━━━ Text passage

A bridge to the future

Allison Alberts, Ph.D.

It is a time of transition for the Institute. I could not be more thankful for the past, and at the same time, excited for what is yet to come. The privilege of leading our conservation science teams has inspired me beyond words, and gives me tremendous hope for the future.

Ten years ago, we committed to a niche that reflected our collective strength. We called it the science of saving species and we aimed to become a magnet for conservation collaborations. Today, we are the go-to organization for multidisciplinary species conservation, especially in our own backyard, where we have taken on a leadership role for a wide range of species recovery programs. 

We expanded our work to every corner of the globe by growing our fellowship programs and forging new conservation partnerships on almost every continent. We pursued innovative lab work, from creating the first molecular diagnostics, stem cell, and conservation technology labs at a zoo, to launching the ambitious northern white rhino initiative. We partnered with the Center for Plant Conservation to accelerate our efforts to conserve rare plants. Last but not least, we created a first-class conservation learning space for students, teachers, and our community. I am proud of what the Institute has accomplished, and will always be grateful for the opportunity to have been part of its evolution.

━━━━━━
━━━ Given entries

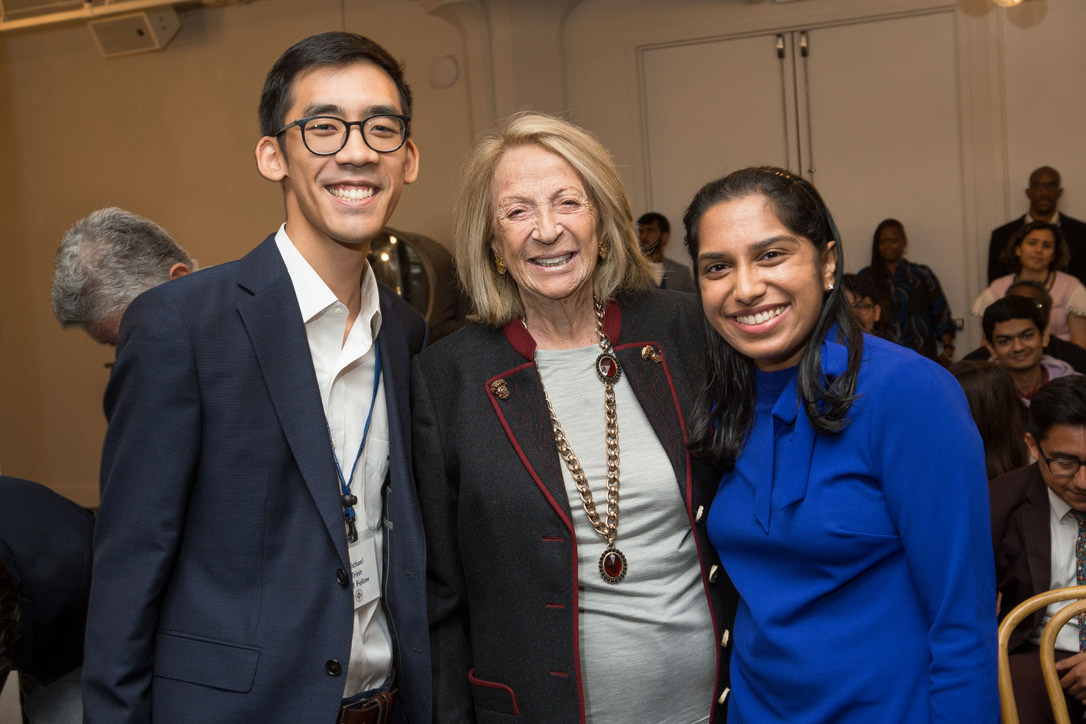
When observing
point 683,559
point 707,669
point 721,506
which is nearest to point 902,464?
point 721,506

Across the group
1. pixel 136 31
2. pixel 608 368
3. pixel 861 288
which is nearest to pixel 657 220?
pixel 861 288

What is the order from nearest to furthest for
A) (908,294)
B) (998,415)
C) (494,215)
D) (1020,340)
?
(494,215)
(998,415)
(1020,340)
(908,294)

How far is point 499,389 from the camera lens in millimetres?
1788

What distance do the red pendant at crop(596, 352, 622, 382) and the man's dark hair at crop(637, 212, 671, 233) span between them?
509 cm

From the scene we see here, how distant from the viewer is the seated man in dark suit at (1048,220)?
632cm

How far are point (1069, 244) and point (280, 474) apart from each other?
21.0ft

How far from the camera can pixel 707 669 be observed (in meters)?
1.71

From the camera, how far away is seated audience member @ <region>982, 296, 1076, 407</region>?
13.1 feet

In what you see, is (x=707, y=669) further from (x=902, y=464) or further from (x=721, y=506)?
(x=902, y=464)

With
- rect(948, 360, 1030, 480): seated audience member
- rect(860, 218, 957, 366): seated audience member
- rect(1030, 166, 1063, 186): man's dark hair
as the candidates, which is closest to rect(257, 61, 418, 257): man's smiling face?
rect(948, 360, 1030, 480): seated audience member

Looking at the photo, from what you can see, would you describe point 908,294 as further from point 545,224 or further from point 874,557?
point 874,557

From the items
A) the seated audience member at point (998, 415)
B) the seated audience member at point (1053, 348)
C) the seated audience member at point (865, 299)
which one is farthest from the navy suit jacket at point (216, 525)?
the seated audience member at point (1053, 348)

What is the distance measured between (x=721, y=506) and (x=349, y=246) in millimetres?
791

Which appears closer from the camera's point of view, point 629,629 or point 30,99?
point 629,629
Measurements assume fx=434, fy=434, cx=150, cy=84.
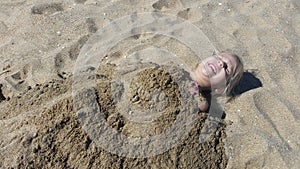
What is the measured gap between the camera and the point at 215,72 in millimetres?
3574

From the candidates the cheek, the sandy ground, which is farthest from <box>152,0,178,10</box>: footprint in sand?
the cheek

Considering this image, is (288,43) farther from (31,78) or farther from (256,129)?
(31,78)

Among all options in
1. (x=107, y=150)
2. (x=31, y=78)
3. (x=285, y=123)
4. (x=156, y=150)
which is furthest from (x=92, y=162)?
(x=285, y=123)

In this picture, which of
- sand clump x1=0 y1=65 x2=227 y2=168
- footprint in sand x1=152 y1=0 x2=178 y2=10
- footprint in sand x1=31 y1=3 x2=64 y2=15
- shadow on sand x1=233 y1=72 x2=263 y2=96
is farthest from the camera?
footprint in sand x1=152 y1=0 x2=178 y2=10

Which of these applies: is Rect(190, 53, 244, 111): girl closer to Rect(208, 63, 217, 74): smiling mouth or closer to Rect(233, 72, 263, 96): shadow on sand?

━━━━━━

◆ Work instructions
Answer these questions from the text "A bridge to the future."
1. How many years ago did the Institute commit to a niche that reflected its collective strength?
2. With which organization did the Institute partner to speed up its work to conserve rare plants?
3. For whom did the Institute create a first-class conservation learning space?

◆ Solution
1. Ten years ago.
2. The Center for Plant Conservation.
3. Students, teachers, and the Institute's community.